## SOURCE TEXT
* * *

Tinder was introduced in September of 2012, and since it’s birth has continued to be the most popular dating app by far. In the beginning of 2013, Tinder saw a large, sudden increase up to almost 1 million users (Cook, 2015). Since then, the dating app has not seen any dramatic dips, dropping out of the US App Store’s top-250 only once (Cook, 2015).
Part of the early success in diffusion was due to one of the creator’s, Mateen, idea to introduce the product to those who would be most likely to get the most out of it: college students. In four months, Tinder had 400,000 users. Mateen used the student’s feedback from the beginning months to adjust any complaints users had about the app, especially concerns about fake profiles, a lack of available information, and high costs in term of time and money (De Domenico, 2015). Features such as linking your Tinder with Facebook and making the app totally free to sign up were some of the measures taken to combat these concerns.
Tinder is considered to be an innovation in a couple of ways, first as a product innovation. A product innovation is defined by the Oslo Manual as a good or service that is new or significantly improved by technical specifications, components, and materials or degree of user friendliness and other functional characteristics (De Domenico, 2015). Tinder falls into this because it combines new benefits to the customer, such as eliminating that fear of rejection and taking advantage of locality. People are constantly seeking new ways to connect with one another and update their behavioral habits with new trends and technologies, and Tinder allows them to do so.
Tinder is also considered a service innovation. By providing a link to Facebook, connections are more reliable and comfortable because users can see the links and mutual friends they share with prospective matches. The game component of Tinder, that is, the swiping motion of going through people has a huge impact from a psychological perspective (De Domenico, 2015). Rather than relying on shared interests and hobbies, Tinder instead brings in a new level of mutual liking.
Thirdly, Tinder can be classified as a social innovation. It meets the social needs of users to more easily find new people and build new relationships, again based not purely on a likely compatibility but on physical attraction, an attribute that, while perhaps a bit superficial, can be very important (De Domenico, 2015). This basis for matches makes communication only possible if both parties have swiped ‘Right’ for each other, and relationships are more likely to be stronger and more intimate for couples who are aware of the reciprocal attraction (De Domenico, 2015). This aspect of the app also decreases the fear of refusal, because only those who have matched can message one another, and there’s no question of whether or not that person finds you attractive.

* * *

## RECORDS
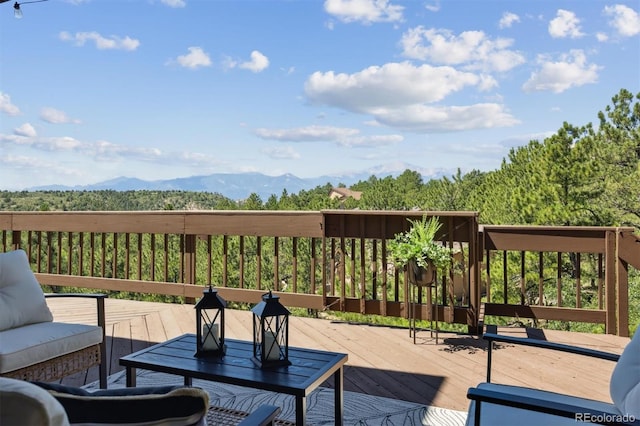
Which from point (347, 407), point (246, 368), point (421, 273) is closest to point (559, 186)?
point (421, 273)

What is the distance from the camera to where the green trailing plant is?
3871 millimetres

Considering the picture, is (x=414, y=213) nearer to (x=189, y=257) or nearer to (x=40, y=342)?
(x=189, y=257)

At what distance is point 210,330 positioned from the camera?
7.39 feet

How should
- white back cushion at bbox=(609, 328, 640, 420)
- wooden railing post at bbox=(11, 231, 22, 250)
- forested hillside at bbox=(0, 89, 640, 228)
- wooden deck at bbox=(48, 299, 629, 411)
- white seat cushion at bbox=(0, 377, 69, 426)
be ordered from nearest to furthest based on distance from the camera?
white seat cushion at bbox=(0, 377, 69, 426), white back cushion at bbox=(609, 328, 640, 420), wooden deck at bbox=(48, 299, 629, 411), wooden railing post at bbox=(11, 231, 22, 250), forested hillside at bbox=(0, 89, 640, 228)

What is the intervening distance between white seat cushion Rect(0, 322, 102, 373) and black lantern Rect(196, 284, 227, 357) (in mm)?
903

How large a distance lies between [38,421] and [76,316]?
4700 mm

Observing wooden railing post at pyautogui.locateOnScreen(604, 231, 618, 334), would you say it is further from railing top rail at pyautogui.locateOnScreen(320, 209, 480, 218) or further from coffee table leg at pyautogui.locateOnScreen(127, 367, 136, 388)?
coffee table leg at pyautogui.locateOnScreen(127, 367, 136, 388)

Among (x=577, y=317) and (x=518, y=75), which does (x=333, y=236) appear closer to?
(x=577, y=317)

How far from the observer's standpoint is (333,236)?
4.53 metres

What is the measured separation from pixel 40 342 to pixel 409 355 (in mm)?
2488

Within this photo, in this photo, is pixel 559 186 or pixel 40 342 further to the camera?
pixel 559 186

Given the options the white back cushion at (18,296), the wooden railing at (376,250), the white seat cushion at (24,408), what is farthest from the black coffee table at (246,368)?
the wooden railing at (376,250)

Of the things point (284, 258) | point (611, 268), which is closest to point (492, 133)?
point (284, 258)

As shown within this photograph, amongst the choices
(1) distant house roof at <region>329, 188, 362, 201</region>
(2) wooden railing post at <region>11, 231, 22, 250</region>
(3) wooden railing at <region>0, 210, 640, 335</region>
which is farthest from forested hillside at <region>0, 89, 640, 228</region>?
(3) wooden railing at <region>0, 210, 640, 335</region>
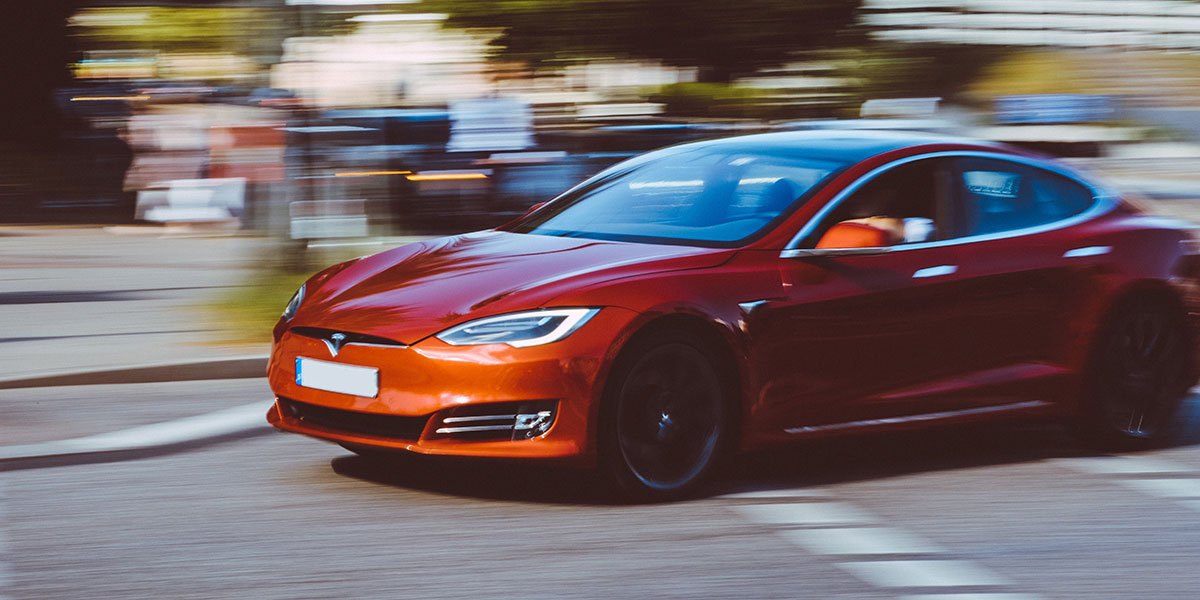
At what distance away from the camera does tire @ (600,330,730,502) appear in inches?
236

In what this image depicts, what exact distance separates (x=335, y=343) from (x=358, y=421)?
0.29 m

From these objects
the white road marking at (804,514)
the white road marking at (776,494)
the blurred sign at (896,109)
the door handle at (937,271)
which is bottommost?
the white road marking at (776,494)

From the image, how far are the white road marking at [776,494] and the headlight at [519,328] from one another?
980 mm

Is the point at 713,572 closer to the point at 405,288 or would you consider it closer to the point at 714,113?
the point at 405,288

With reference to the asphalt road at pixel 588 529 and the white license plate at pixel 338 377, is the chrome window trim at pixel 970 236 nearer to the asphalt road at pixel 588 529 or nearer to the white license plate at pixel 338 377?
the asphalt road at pixel 588 529

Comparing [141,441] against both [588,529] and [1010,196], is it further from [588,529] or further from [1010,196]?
[1010,196]

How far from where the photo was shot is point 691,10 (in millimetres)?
22531

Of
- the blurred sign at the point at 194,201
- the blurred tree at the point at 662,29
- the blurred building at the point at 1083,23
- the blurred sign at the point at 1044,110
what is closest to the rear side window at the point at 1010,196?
the blurred sign at the point at 194,201

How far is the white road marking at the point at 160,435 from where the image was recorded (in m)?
7.13

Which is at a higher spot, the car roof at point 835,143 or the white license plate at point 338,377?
the car roof at point 835,143

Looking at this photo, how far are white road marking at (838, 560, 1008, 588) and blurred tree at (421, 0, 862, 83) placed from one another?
55.6ft

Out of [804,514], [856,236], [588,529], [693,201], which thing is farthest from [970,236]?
[588,529]

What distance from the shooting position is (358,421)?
241 inches

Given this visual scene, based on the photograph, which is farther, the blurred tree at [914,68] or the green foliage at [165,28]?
the green foliage at [165,28]
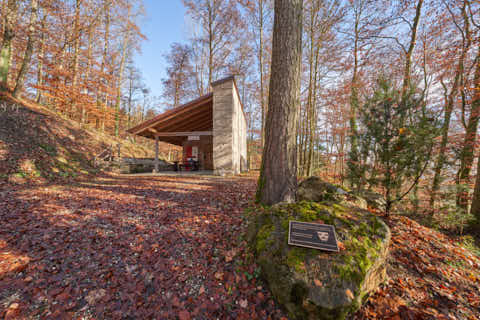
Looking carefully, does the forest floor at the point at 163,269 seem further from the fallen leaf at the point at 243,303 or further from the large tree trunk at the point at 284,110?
Answer: the large tree trunk at the point at 284,110

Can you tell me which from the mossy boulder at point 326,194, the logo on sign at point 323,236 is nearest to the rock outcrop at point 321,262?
the logo on sign at point 323,236

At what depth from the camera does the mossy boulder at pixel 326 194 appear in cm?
382

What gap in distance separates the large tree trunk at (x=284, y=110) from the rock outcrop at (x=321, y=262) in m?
0.95

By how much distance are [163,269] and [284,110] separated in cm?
344

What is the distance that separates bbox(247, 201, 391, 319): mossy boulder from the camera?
69.2 inches

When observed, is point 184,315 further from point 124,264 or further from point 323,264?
point 323,264

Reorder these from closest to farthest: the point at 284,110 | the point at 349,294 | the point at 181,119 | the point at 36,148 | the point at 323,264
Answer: the point at 349,294, the point at 323,264, the point at 284,110, the point at 36,148, the point at 181,119

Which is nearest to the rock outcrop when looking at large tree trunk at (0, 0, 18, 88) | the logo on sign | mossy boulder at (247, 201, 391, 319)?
mossy boulder at (247, 201, 391, 319)

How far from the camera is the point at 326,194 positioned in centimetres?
402

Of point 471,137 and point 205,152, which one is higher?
point 471,137

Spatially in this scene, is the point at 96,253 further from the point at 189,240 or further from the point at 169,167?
the point at 169,167

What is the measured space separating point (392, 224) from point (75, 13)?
19.4m

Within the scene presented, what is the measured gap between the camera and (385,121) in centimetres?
354

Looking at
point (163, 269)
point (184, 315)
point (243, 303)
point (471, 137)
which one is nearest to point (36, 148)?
point (163, 269)
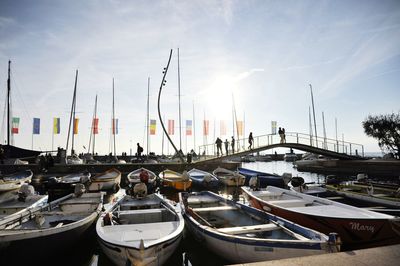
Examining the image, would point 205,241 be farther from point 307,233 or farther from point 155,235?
point 307,233

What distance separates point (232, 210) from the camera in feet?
28.7

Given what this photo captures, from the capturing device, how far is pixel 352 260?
362 cm

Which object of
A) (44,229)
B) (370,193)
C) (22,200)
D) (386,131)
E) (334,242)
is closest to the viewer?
(334,242)

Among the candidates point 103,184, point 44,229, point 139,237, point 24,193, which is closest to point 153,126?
point 103,184

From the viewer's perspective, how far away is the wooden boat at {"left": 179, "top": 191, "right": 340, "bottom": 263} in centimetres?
496

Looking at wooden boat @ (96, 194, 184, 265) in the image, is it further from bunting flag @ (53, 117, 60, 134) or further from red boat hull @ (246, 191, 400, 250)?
bunting flag @ (53, 117, 60, 134)

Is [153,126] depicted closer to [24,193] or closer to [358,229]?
[24,193]

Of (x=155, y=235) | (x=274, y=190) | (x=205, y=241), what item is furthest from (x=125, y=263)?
(x=274, y=190)

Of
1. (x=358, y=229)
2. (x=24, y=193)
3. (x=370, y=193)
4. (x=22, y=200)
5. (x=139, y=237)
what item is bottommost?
(x=358, y=229)

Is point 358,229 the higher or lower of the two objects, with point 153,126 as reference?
lower

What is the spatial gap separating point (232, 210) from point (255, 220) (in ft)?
4.40

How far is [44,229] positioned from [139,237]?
2403 mm

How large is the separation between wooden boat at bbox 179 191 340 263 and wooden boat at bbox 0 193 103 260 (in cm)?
342

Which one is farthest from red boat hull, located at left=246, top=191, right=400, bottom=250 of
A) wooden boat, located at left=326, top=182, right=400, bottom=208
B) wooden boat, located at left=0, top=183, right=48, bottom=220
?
wooden boat, located at left=0, top=183, right=48, bottom=220
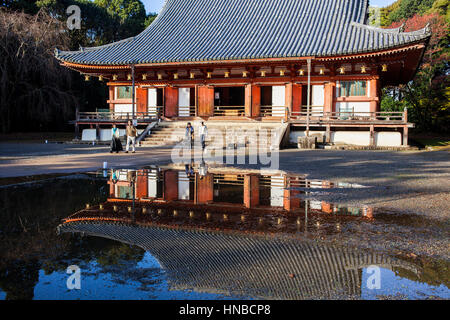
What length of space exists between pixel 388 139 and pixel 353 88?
4178 mm

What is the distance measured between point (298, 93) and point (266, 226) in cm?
2094

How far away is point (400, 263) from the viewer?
4297 mm

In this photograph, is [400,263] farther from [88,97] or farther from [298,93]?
[88,97]

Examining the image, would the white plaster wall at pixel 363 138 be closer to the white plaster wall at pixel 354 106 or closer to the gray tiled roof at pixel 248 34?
the white plaster wall at pixel 354 106

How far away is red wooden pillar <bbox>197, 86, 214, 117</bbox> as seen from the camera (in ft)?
89.6

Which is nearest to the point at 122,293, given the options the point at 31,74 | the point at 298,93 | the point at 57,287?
the point at 57,287

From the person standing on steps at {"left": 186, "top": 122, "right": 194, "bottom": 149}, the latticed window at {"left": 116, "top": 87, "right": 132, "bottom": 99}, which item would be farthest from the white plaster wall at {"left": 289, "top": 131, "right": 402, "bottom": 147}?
the latticed window at {"left": 116, "top": 87, "right": 132, "bottom": 99}

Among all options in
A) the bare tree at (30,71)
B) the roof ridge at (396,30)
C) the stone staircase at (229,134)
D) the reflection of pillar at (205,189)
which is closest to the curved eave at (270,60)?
the roof ridge at (396,30)

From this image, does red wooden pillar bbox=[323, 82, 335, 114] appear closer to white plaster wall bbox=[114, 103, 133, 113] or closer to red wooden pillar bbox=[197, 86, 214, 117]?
red wooden pillar bbox=[197, 86, 214, 117]

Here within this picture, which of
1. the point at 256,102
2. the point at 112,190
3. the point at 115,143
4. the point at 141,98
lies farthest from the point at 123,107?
the point at 112,190

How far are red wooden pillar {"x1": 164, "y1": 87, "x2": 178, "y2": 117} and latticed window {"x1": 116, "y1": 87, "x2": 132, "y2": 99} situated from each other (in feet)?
9.51

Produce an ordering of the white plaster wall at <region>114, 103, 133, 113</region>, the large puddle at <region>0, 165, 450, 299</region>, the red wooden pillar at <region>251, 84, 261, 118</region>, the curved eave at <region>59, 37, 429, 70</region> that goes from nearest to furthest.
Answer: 1. the large puddle at <region>0, 165, 450, 299</region>
2. the curved eave at <region>59, 37, 429, 70</region>
3. the red wooden pillar at <region>251, 84, 261, 118</region>
4. the white plaster wall at <region>114, 103, 133, 113</region>

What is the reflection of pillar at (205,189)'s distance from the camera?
25.8 feet

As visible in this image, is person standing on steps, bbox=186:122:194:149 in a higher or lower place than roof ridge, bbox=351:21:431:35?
lower
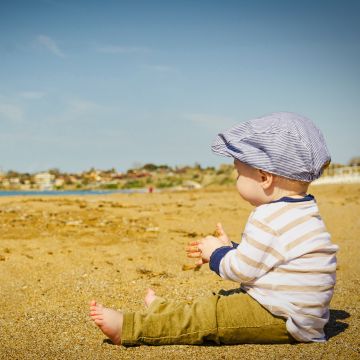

* * *

## WORK TO DO
A: Answer these questions about the Tinder text, one per line:
(i) In what month and year was Tinder introduced?
(ii) How many users did Tinder have in four months?
(iii) What must both parties have done before they can communicate?
B: Can you copy the Tinder text from the words "Part of the" through the words "combat these concerns.", renaming "college students" to "university students"?

## IN RESPONSE
A:
(i) September 2012
(ii) 400,000
(iii) Both must have swiped ‘Right’ for each other.

B:
Part of the early success in diffusion was due to one of the creator’s, Mateen, idea to introduce the product to those who would be most likely to get the most out of it: university students. In four months, Tinder had 400,000 users. Mateen used the student’s feedback from the beginning months to adjust any complaints users had about the app, especially concerns about fake profiles, a lack of available information, and high costs in term of time and money (De Domenico, 2015). Features such as linking your Tinder with Facebook and making the app totally free to sign up were some of the measures taken to combat these concerns.